It could be spent on buying or repairing a Leica as well.

>beast who exists merely to amuse its owners.

Yes, photography is another expensive amusement.

>> African child, and then rushes in the Volvo to the Vets to have the dog
>> operated on for cancer at a cost of $5,000.

Anything against having a volvo? (designed and built like Leicars, at 
least the old ones, and relatively cheap to run)

>> Vanity pets have no place in a world of suffering human beings.

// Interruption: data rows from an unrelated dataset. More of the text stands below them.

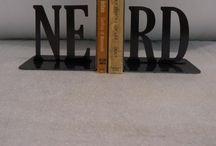 Books Worth Reading / by Stephanie Turner Puleo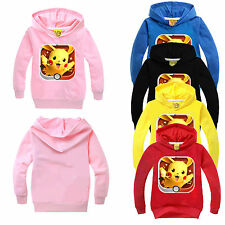 XMAS Kids Girls Boys Pokemon Hoodies Long Sleeve Pikachu Cartoon Clothes 3-10 Y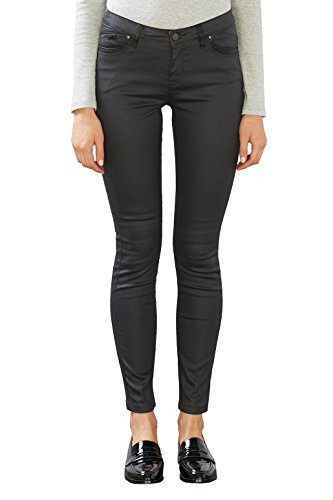 edc by ESPRIT Damen Hose Grau (Anthracite 010)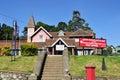 Post office building in the city of Nuwara Eliya Royalty Free Stock Photo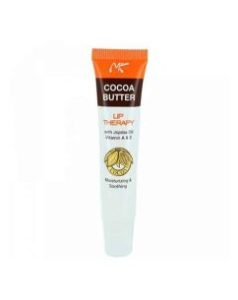 Nicka K Cocoa Butter Lip Theraphy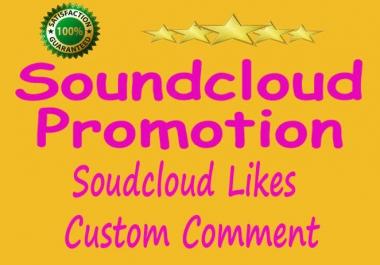 Soundcloud 1250+ Followers Or 1250+ Soundcloud Likes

Suppressing them wouldn't alleviate these sufferings more than suppressing
art photography or flowers in gardens. I have no shame taking a shower in
the morning (sometimes :-) ) even if some people are thirsty in another
continent. I am not sure if taking too many showers is really harmless
though :-)

Jean

p.s. (more on topic) about different recent threads

 -chromed vs. black lenses: leica chrome lenses are sign. heavier than
their black equivalents. My hypothesis is that the black ones are anodised
aluminium alloy, the chromed ones are chromed copper/zinc alloy.
Copper/zinc alloys have a very much lower coefficient of dilatation than
aluminium alloys (better in thermal gradients). I like chromed lenses in
sunny environments as they do not heat up as much as the black ones.

 -cheap 135mm: I have got a Jupiter 4/135 (LTM). old bright alum version,
and I am really very glad with it. Lightweight and surprisingly good
results and sharpness. In mountain landscapes it gives pictures very
comparable to the Elmar-C 4/90 except that is it a bit more
flare-sensitive, but same contrast. Not yet tested on shorter distances.
I can't say as many good things on my other Russian lenses. My Russar 20mm 
is a dog, nice on the shelf (black vodka-break version). The ultra-compact 
6/28mm (chromed) is good, nothing spectacular but a good lightweight thing 
with the CLE. The collapsible industar 3.5/50 is good around f/5.6 or 8 
but a bit prone to flare. The Zorki 1.5/50 (variant of Jupiter) is 
acceptable and I use it in 
"risky" events with one of the old zorkis, but there is a world between it 
and the bright and saturated CV 1.5/50 Nokton in terms of image quality 
and bulk. The Jupiter 2/85 is just a disaster: good/very good glass but 
wrong rangefinder cam thread, so it is unadjustable...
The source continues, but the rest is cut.